Il est indiscutablement difficile de faire des prévisions, d’autant plus quand elles concernent l’avenir et encore plus en temps de crise. C’est une réalité bien connue des économistes de Bercy. Deux événements majeurs : la pandémie du Covid-19 et le conflit en Ukraine, ont rendu les indices conjoncturels, sur lesquels ils s’appuient habituellement dans l’élaboration du budget, moins fiables. Les erreurs de prévisions se sont accrues, rendant l’identification de modèles plus robustes à la fois vital et difficile. Tel est le constat posé par trois spécialistes dans un document atypique publié le 22 août par la Direction générale du Trésor.
Le caractère inhabituel de ce document provient du fait que rarement, les statisticiens reconnaissent leurs erreurs ou celles de leurs homologues.
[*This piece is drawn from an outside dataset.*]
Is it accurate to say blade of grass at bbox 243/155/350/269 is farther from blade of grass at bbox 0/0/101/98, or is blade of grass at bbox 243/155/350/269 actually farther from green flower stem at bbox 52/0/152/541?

Cependant, dans le contexte de la crise sanitaire, l’écart significatif entre les prévisions de croissance et la réalité rendait difficile d’ignorer les faits. Les auteurs du document, Lina Bourassi, Antoine Claisse et Louise Phung, ont comparé la récession de 2009 et celle causée onze ans plus tard par la première période de confinement. En 2020, le déclin du « climat des affaires », mesuré par les sondages en temps réel, était 1.2 fois plus intense qu’en 2009 selon la Banque de France, 1.9 fois selon l’Insee, et 2.6 fois selon l’agence Standard & Poor’s. Cependant, en réalité, la baisse du produit intérieur brut était près de six fois plus élevée. Une divergence étonnante.
Des facteurs distincts influencent l’économie française en ces temps de Covid-19 et de guerre en Ukraine, une situation que la note tente de clarifier. L’accent mis dans les enquêtes sur des questions spécifiques menées auprès des entreprises ne révèle pas l’impact réel de ces situation. Notamment, l’Insee interprète les réponses des entreprises à la question « Comment s’est comportée votre production le mois dernier ? » sous forme de hausse, baisse ou stabilité, sans fournir d’informations détaillées sur l’ampleur des variations.
En outre, les indicateurs habituels rassemblent principalement des informations liées à la demande de produits et services. Cependant, l’économie française a été actuellement davantage impactée par des facteurs d’offre, comme les problèmes d’approvisionnement et de recrutement, conformément à ce qu’a établi le Trésor français. Par ailleurs, l’augmentation de certaines mesures, comme les délais de livraison ou le coût des matières premières, qui étaient autrefois le reflet de la forte demande et donc d’une activité économique vigoureuse, est maintenant un signe de difficultés d’approvisionnement, ce qui retarde la production et limite la croissance.
Face à cela, Bercy a entrepris une refonte profonde de ses modèles de prévision à la fin de l’année 2022. De nouvelles approches intégrant une « sélection automatisée de variables » ont été mises en place. Des millions de combinaisons de données ont été examinées, incluant des facteurs tels que le nombre d’entreprises affectées par des pénuries de personnel, les indices boursiers, les prix de l’or et de l’euro, entre autres. Les résultats sont encourageants. Les modèles alternatifs ont démontré des performances largement supérieures aux méthodes traditionnelles, avec le taux d’erreur réduit de près des deux tiers, selon les déclarations du Trésor.